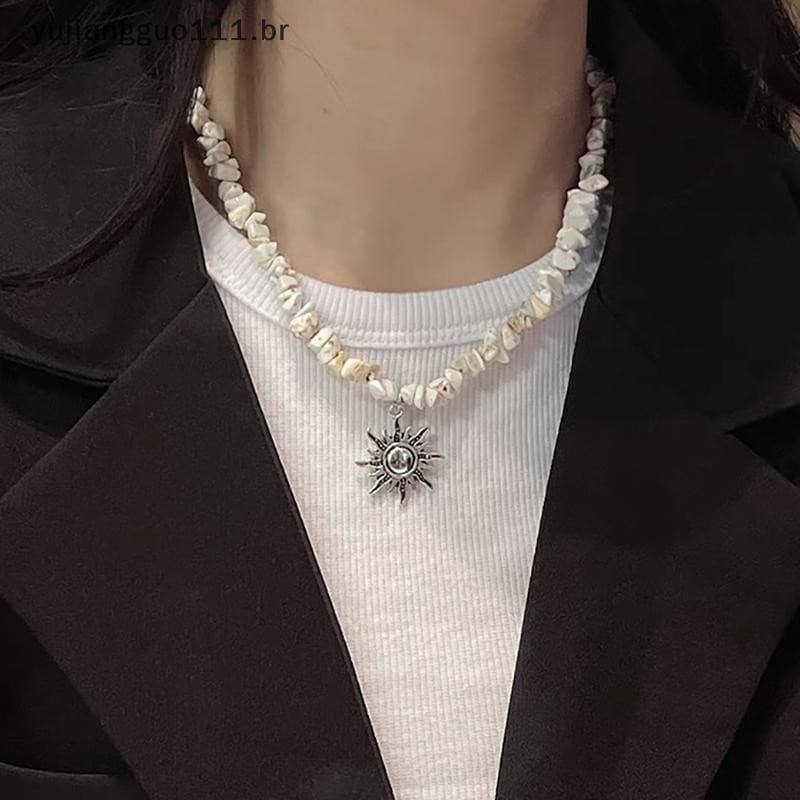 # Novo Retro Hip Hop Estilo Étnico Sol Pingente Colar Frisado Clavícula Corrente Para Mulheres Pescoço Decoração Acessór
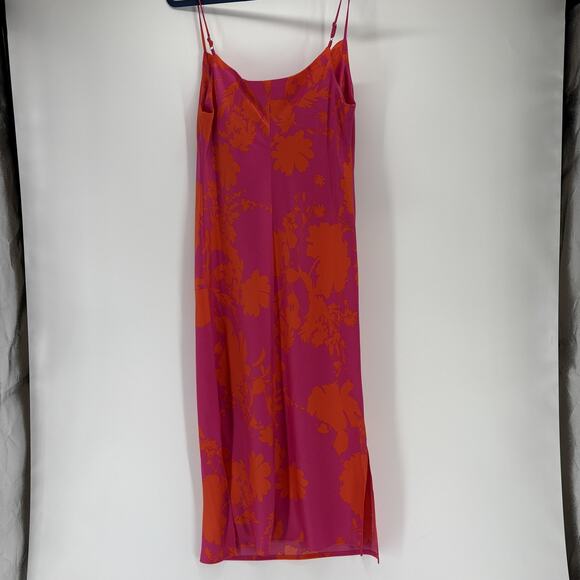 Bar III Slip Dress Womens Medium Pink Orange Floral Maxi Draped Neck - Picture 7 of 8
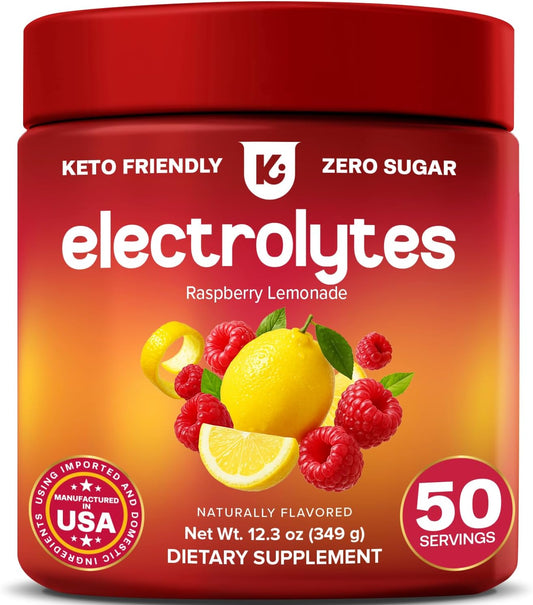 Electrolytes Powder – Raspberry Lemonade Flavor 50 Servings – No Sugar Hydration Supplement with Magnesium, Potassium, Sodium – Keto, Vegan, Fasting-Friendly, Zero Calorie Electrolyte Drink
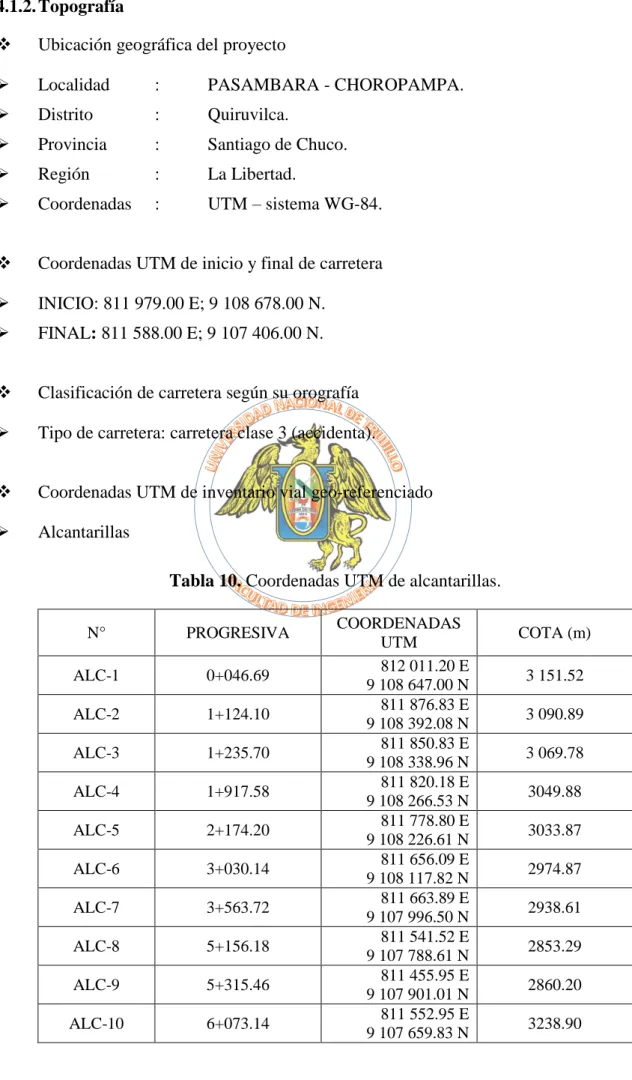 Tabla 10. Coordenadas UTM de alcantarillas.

□ □ □

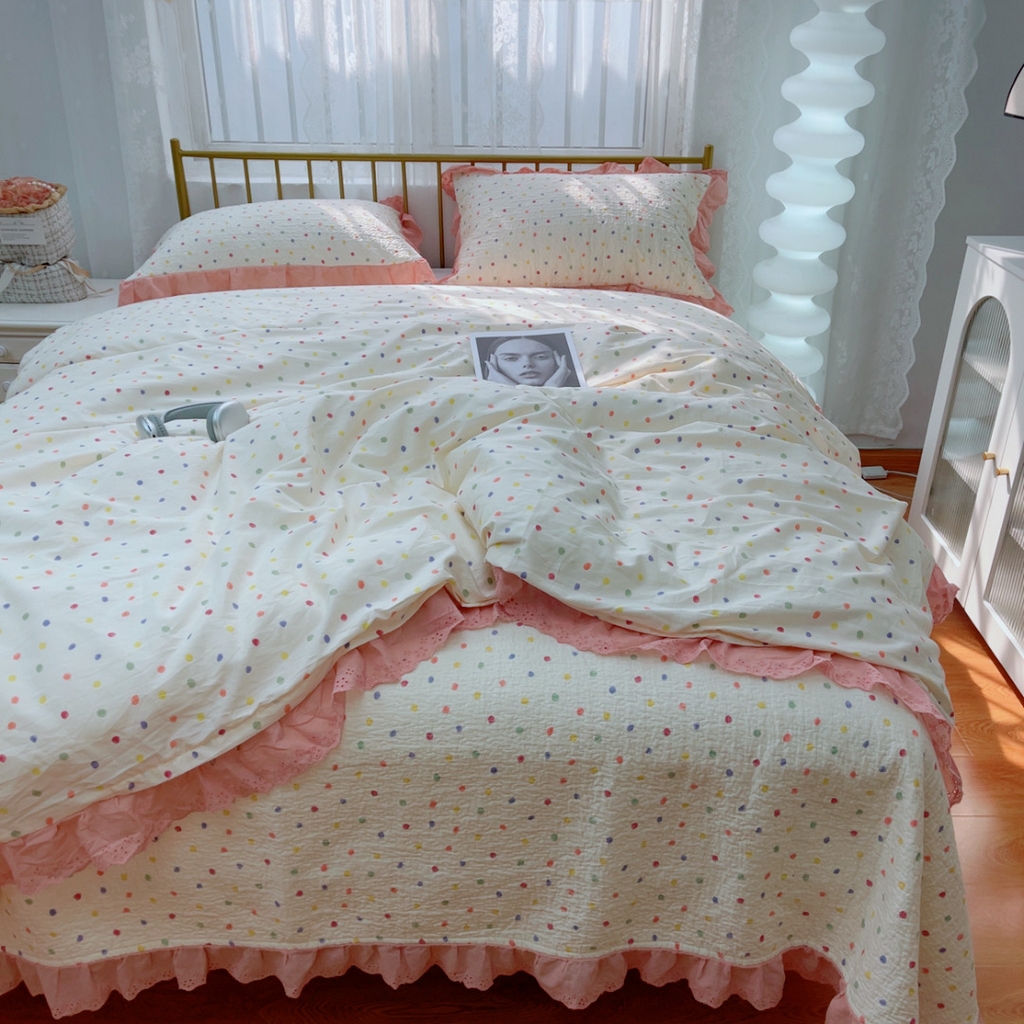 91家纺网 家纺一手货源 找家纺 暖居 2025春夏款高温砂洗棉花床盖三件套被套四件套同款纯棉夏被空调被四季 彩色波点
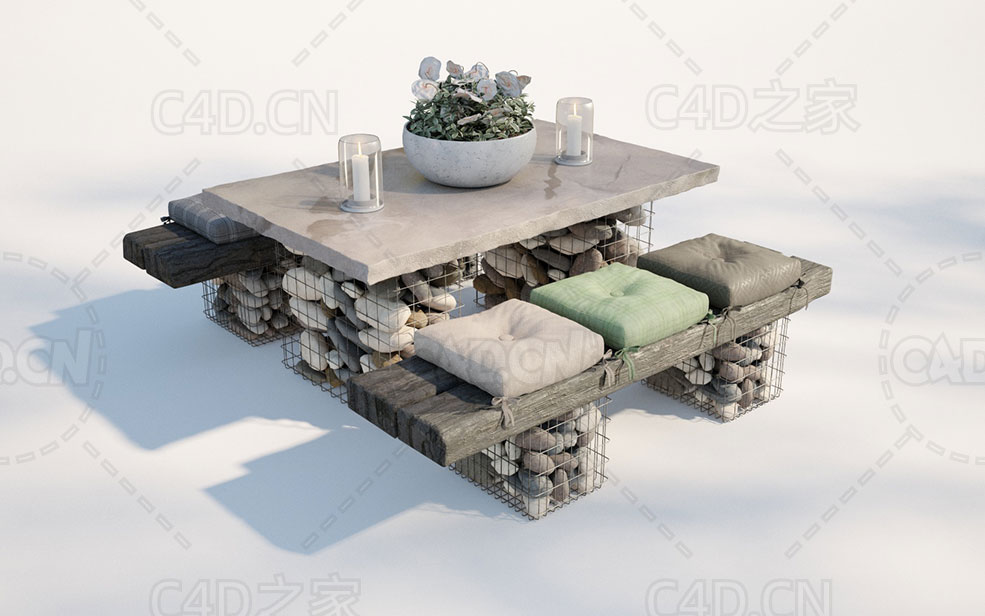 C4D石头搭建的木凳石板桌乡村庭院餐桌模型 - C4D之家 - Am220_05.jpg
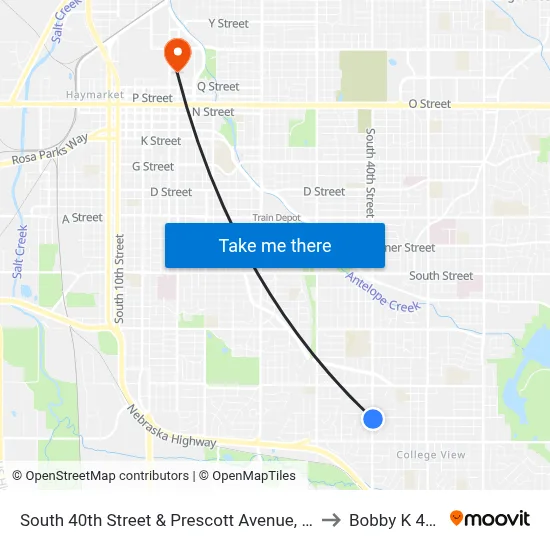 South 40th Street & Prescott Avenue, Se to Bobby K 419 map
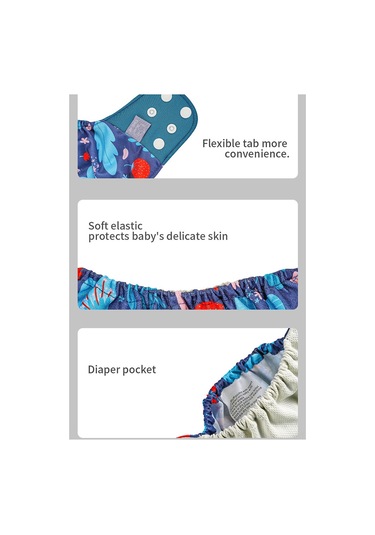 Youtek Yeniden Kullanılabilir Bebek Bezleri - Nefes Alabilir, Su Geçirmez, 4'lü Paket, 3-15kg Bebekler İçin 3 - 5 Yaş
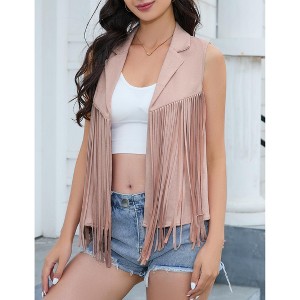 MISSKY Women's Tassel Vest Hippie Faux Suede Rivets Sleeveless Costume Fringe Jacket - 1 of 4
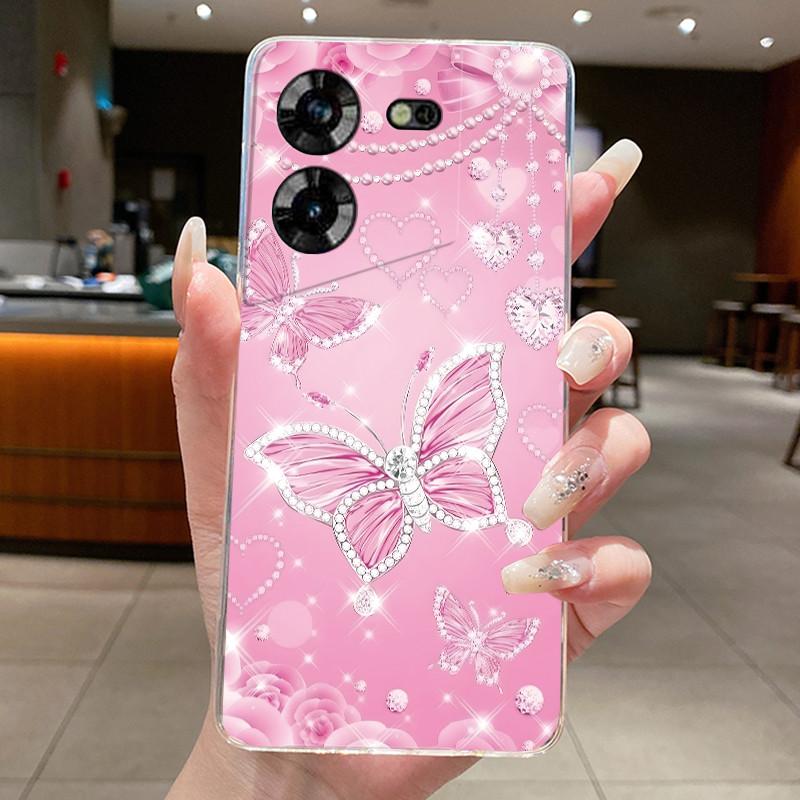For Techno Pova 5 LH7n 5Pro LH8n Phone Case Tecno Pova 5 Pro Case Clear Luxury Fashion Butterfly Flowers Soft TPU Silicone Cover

□ □ □

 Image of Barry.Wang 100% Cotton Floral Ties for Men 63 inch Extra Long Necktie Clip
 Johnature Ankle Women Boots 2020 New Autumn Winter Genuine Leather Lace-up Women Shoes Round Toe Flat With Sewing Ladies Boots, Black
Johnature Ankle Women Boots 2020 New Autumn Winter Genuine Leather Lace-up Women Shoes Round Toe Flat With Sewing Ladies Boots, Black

□ □ □

ACTIVITY:
With the pictures removed from your copy, retype the lines above from the one that contains "C4D石头搭建的木凳石板桌乡村庭院餐桌模型 - C4D之家 - Am220_05.jpg" through the one that contains "For Techno Pova", exactly.

RESPONSE AREA:
 C4D石头搭建的木凳石板桌乡村庭院餐桌模型 - C4D之家 - Am220_05.jpg
 South 40th Street & Prescott Avenue, Se to Bobby K 419 map
 Youtek Yeniden Kullanılabilir Bebek Bezleri - Nefes Alabilir, Su Geçirmez, 4'lü Paket, 3-15kg Bebekler İçin 3 - 5 Yaş
 MISSKY Women's Tassel Vest Hippie Faux Suede Rivets Sleeveless Costume Fringe Jacket - 1 of 4
For Techno Pova 5 LH7n 5Pro LH8n Phone Case Tecno Pova 5 Pro Case Clear Luxury Fashion Butterfly Flowers Soft TPU Silicone Cover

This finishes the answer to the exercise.